In short, it's probably stuck as what it is for now. Maybe there can be some improvements to allow it to do other things with a hardware revision.
Radios - it's easy to forget this has two radios. You can do short-range very-high-bandwidth encrypted communications very easily using the ESP32 itself.
The radio module uses serial, and could be trivially replaced with an MMDVM module and then you can have a multi-protocol data radio, or P25 and M17 with relatively little effort.

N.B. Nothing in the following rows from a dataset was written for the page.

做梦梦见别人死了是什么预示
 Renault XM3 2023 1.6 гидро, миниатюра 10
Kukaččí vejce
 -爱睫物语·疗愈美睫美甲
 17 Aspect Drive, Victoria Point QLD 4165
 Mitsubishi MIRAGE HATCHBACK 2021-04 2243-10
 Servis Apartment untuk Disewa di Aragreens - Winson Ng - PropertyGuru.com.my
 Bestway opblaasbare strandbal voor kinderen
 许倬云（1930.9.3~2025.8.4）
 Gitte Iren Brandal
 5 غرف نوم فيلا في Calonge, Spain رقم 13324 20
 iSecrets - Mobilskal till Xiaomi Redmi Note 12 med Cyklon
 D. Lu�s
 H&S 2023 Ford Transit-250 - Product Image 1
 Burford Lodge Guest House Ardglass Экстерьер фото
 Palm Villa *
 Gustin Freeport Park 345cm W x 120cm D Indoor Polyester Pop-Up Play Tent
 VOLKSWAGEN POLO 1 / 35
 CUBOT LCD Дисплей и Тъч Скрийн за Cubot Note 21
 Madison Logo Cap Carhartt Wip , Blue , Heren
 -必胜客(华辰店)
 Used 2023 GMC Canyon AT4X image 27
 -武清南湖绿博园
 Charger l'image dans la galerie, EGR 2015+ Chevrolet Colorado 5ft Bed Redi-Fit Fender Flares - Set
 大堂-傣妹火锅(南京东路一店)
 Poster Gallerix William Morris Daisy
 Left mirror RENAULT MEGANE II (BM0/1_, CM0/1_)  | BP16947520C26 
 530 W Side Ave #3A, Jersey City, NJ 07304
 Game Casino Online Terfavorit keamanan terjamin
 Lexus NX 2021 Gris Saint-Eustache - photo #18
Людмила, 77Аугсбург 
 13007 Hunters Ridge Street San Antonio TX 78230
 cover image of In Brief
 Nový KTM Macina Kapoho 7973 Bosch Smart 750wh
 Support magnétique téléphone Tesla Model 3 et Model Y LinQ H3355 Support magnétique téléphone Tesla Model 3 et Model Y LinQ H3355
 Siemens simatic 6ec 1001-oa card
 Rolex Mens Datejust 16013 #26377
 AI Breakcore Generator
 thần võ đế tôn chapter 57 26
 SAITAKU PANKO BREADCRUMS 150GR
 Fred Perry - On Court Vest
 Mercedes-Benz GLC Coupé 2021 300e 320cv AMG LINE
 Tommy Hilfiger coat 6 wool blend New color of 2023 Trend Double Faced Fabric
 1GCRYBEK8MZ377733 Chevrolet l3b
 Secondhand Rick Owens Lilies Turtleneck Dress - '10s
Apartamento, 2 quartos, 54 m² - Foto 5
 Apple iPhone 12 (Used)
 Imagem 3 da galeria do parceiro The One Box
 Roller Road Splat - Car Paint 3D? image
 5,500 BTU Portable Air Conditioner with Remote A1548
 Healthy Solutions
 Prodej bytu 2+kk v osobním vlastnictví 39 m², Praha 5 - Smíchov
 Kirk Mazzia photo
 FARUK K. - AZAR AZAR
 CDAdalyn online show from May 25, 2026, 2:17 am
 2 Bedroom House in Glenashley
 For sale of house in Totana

Getting more power out than a hotspot will require new hardware, but a PoC with a hotspot modem could be done on the hardware side in a night.
Similarly the RF board could be replaced with basically any RF board you like and you can finally have a some low-VHF or other non 2m/70cm boards.
None of this matters much if there's no ability to read the microphone and drive the speaker from the ESP32.
For that matter you can put a 2.4GHz antenna on the antenna port and find a way to extend the main coax down to the ESP32 and disable the RF board entirely, or put a 2.4ghz amplifier in place.
- https://github.com/Jeija/esp32free80211
- https://docs.espressif.com/projects/esp-idf/en/latest/esp32/api-guides/esp-wifi-mesh.html
- https://github.com/espressif/esp-idf/blob/master/docs/en/api-guides/wifi.rst#wi-fi-80211-packet-send
If the baseband is unfiltered and the ESP32 samples it directly, we might be able to bring M17 to the radio natively without hardware changes. I wouldn't get my hopes up, but this is on the list of things to test.
If I understand correctly, the ESP32S2 has native USB. It might be possible to provide sane CPS programming (drag and drop files, ...), ethernet over USB for packet, etc. Unfortunately, it seems the encoder is connected to the USB pins, so this won't be happening on this hardware.
Similarly it has wifi. Connecting with ATAK should be a cinch once it can do data.
GPS could be provided over wifi or serial on the side port. Maybe provided from a connected mobile phone. Once we map all the pins we may find enough to shoehorn a GPS in. APRS transmission seems possible since the ESP32 is generating beeps that get transmitted, but APRS RX has yet to be proven.